The EU’s New Proposed Rules on A.I. Are Missing Something Key Quotes: “The European Commission released its proposed rules for artificial intelligence last week. The rules divide A.I. systems into a set of applications that are prohibited, a set that are designated as high-risk and must adhere to certain requirements. It's not clear how strict the new rules actually are or whether they will, in fact, position the EU to be the dominant voice in regulation worldwide. The only truly concrete prohibition in the rules is a ban on ‘the use of ‘real time’ remote biometric identification systems in publicly accessible spaces”
Another Day on ArXiv
MLP-Mixer: An all-MLP Architecture for Vision “In this paper, we show that while convolutions and attention are both sufficient for good performance, neither of them are necessary. We present MLP-Mixer, an architecture based exclusively on multi-layer perceptrons (MLPs) We hope that these results spark further research beyond the realms of well established CNNs and Transformers.”
Do You Even Need Attention? A Stack of Feed-Forward Layers Does Surprisingly Well on ImageNet “A ViT/DeiT-base-sized model obtains 74.9\% top-1 accuracy in ImageNet tests. Results indicate that aspects of vision transformers other than attention, such as the patch embedding, may be more responsible for their strong performance than previously thought. We hope these results prompt the community to spend more time trying to understand why our current models are as effective as they are.”
Are Pre-trained Convolutions Better than Pre-trained Transformers? “CNN-based pre-trained models are competitive and outperform their Transformer counterpart in certain scenarios. Findings suggest that conflating pre-training and architectural advances is misguided and that both advances should be considered independently.
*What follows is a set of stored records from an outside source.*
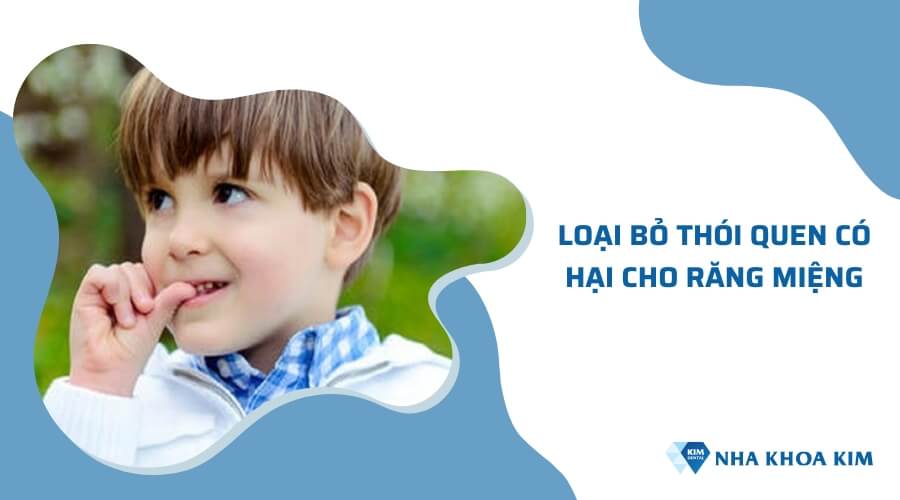 Loại bỏ những thói quen ảnh hưởng đến răng miệng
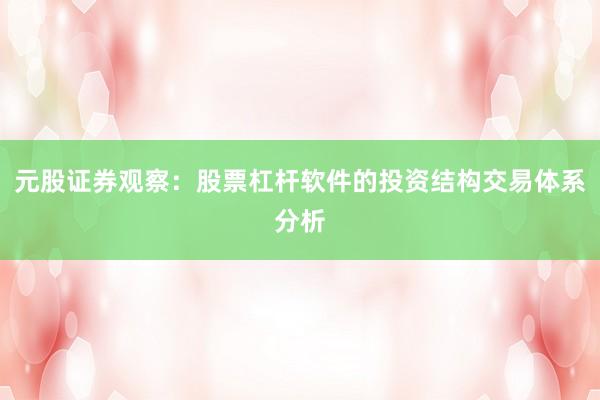 元股证券观察：股票杠杆软件的投资结构交易体系分析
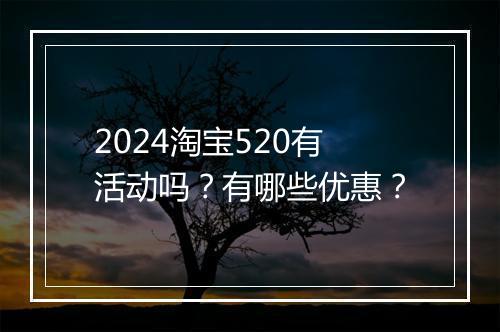 2024淘宝520有活动吗？有哪些优惠？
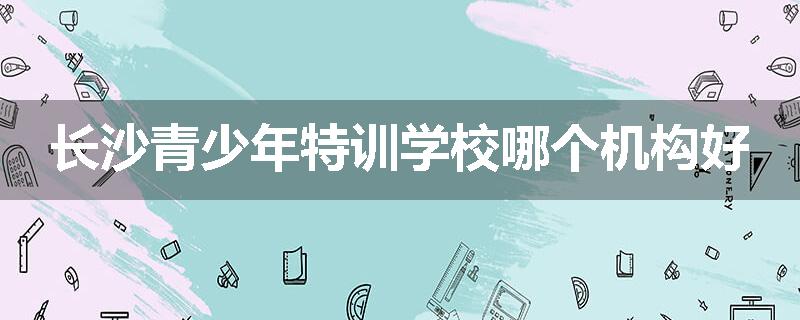 长沙青少年特训学校哪个机构好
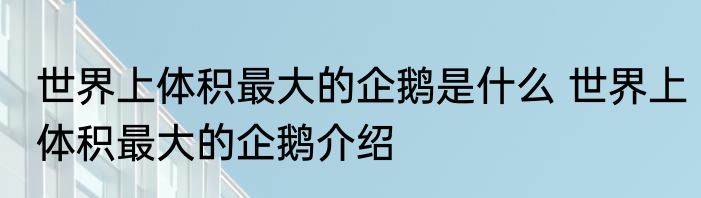世界上体积最大的企鹅是什么 世界上体积最大的企鹅介绍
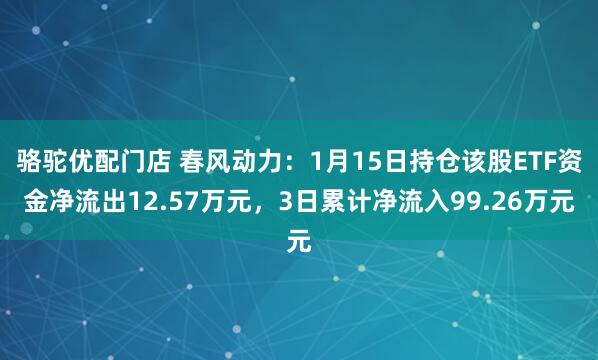 骆驼优配门店 春风动力：1月15日持仓该股ETF资金净流出12.57万元，3日累计净流入99.26万元
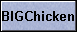 BIGChicken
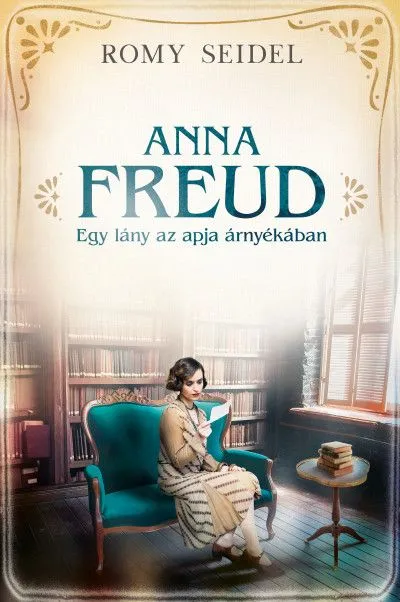 Anna Freud - Egy lány az apja árnyékában Szuper akció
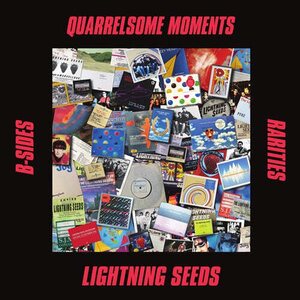 Lightning Seeds – Quarrelsome Moments: B-Sides and Rarities LP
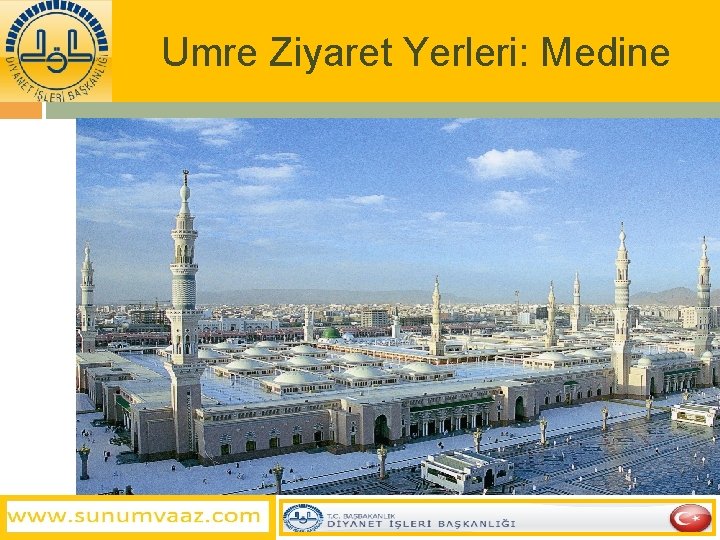 Umre Ziyaret Yerleri: Medine 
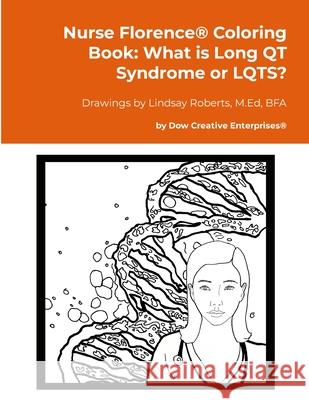 Nurse Florence(R) Coloring Book: What is Long QT Syndrome or LQTS? Michael Dow Lindsay Roberts 9781300205333 Lulu.com - książka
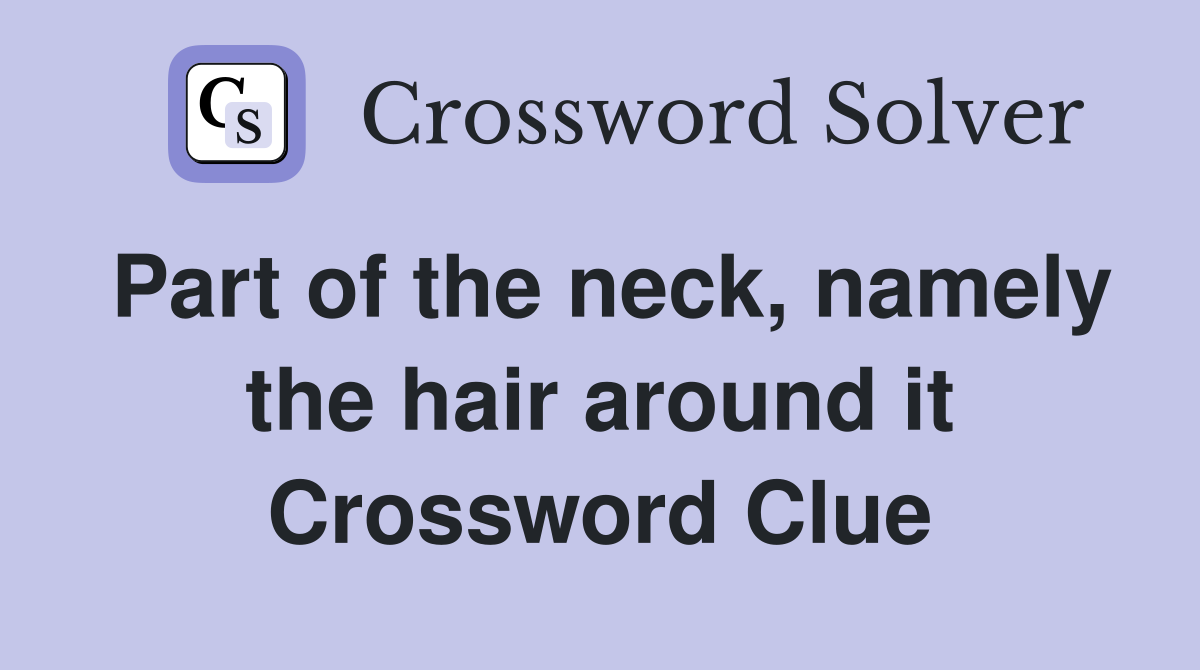 Part of the neck, namely the hair around it Crossword Clue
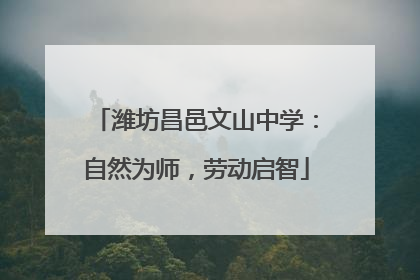 潍坊昌邑文山中学：自然为师，劳动启智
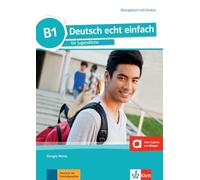 Deutsch echt einfach: Ubungsbuch B1 - with online audios - Klett Verlag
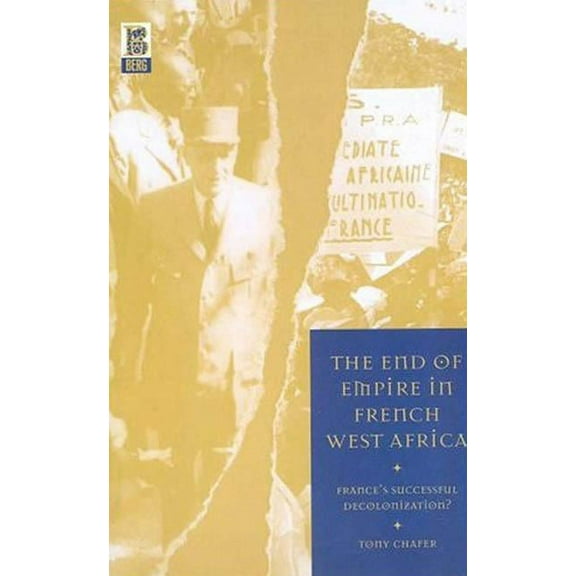 The End of Empire in French West Africa: France's Successful Decolonization, (Paperback)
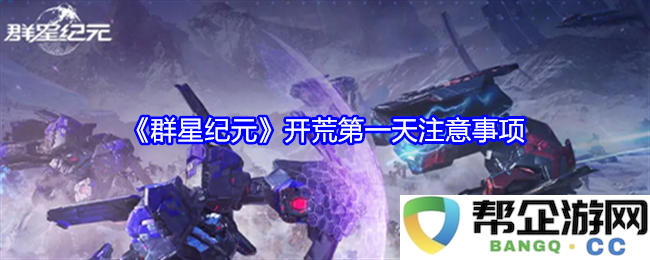 《群星纪元》开局第一天必备攻略与注意事项解析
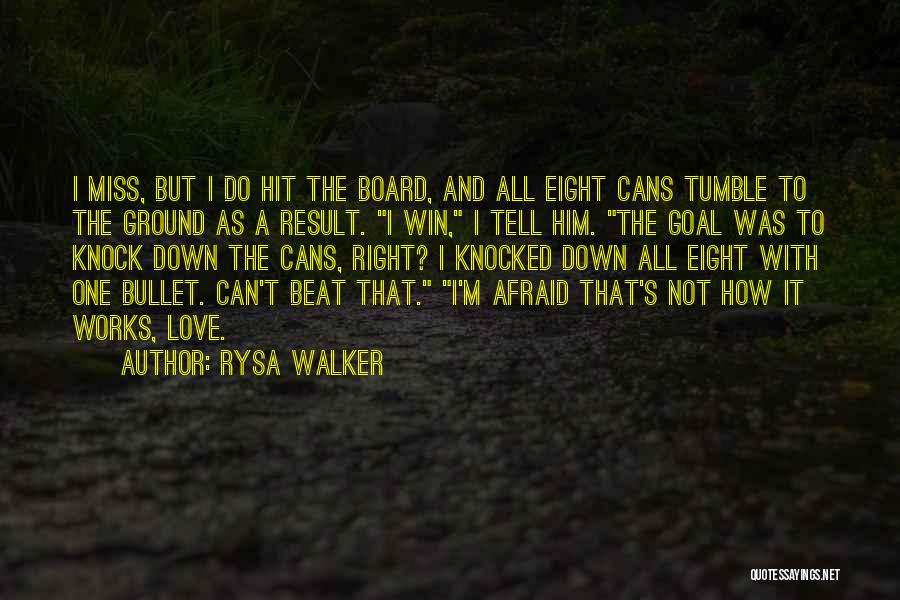 Rysa Walker Quotes: I Miss, But I Do Hit The Board, And All Eight Cans Tumble To The Ground As A Result. I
We believe our research paves the way for a healthy amount of optimism in alternative architectures.”
Carbon Emissions and Large Neural Network Training “We calculate the energy use and carbon footprint of several recent large models-T5, Meena, GShard, Switch Transformer, and GPT-3. Large but sparsely activated DNNs can consume <1/10th the energy of large, dense DNNs without sacrificing accuracy. Remarkably, the choice of DNN, Datacenter, and processor can reduce the carbon footprint up to 100-1000X.”
PanGu-α: Large-scale Autoregressive Pretrained Chinese Language Models with Auto-parallel Computation “Pretrained language models with hundreds of billions parameters such as GPT-3 have demonstrated strong performances on natural language understanding and generation with few-shot in-context learning. In this work, we present our practice on training large-scale autoregressive language models named PanGu-α, with up to 200 billion parameters. The experimental results demonstrate the superior capabilities of PanGu-α in performing various tasks under few-shot or zero-shot settings.”